------ Given records
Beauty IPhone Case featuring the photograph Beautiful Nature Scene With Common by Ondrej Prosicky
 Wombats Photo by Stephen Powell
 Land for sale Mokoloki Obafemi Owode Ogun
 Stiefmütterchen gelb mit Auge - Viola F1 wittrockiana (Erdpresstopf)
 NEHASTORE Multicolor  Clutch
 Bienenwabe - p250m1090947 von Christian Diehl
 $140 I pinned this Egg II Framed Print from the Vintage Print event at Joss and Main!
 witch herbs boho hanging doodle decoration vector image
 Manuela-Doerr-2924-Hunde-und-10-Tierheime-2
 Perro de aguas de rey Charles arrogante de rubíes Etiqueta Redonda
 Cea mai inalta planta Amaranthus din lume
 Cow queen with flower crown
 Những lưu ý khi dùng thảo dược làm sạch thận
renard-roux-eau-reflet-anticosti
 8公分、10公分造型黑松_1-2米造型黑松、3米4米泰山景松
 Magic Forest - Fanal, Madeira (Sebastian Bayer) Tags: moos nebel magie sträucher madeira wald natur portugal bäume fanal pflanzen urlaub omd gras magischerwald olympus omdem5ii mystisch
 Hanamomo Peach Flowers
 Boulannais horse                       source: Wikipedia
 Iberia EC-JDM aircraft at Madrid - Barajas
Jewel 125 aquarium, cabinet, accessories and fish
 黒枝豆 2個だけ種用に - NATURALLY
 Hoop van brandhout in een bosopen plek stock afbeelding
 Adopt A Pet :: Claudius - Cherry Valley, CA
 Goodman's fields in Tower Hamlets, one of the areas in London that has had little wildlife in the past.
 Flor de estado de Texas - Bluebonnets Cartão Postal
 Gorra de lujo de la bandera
------------
_Work to complete:_
Keeping each word as it stands, transcribe every entry.

_Result below:_
Beauty IPhone Case featuring the photograph Beautiful Nature Scene With Common by Ondrej Prosicky
 Wombats Photo by Stephen Powell
 Land for sale Mokoloki Obafemi Owode Ogun
 Stiefmütterchen gelb mit Auge - Viola F1 wittrockiana (Erdpresstopf)
 NEHASTORE Multicolor  Clutch
 Bienenwabe - p250m1090947 von Christian Diehl
 $140 I pinned this Egg II Framed Print from the Vintage Print event at Joss and Main!
 witch herbs boho hanging doodle decoration vector image
 Manuela-Doerr-2924-Hunde-und-10-Tierheime-2
 Perro de aguas de rey Charles arrogante de rubíes Etiqueta Redonda
 Cea mai inalta planta Amaranthus din lume
 Cow queen with flower crown
 Những lưu ý khi dùng thảo dược làm sạch thận
renard-roux-eau-reflet-anticosti
 8公分、10公分造型黑松_1-2米造型黑松、3米4米泰山景松
 Magic Forest - Fanal, Madeira (Sebastian Bayer) Tags: moos nebel magie sträucher madeira wald natur portugal bäume fanal pflanzen urlaub omd gras magischerwald olympus omdem5ii mystisch
 Hanamomo Peach Flowers
 Boulannais horse                       source: Wikipedia
 Iberia EC-JDM aircraft at Madrid - Barajas
Jewel 125 aquarium, cabinet, accessories and fish
 黒枝豆 2個だけ種用に - NATURALLY
 Hoop van brandhout in een bosopen plek stock afbeelding
 Adopt A Pet :: Claudius - Cherry Valley, CA
 Goodman's fields in Tower Hamlets, one of the areas in London that has had little wildlife in the past.
 Flor de estado de Texas - Bluebonnets Cartão Postal
 Gorra de lujo de la bandera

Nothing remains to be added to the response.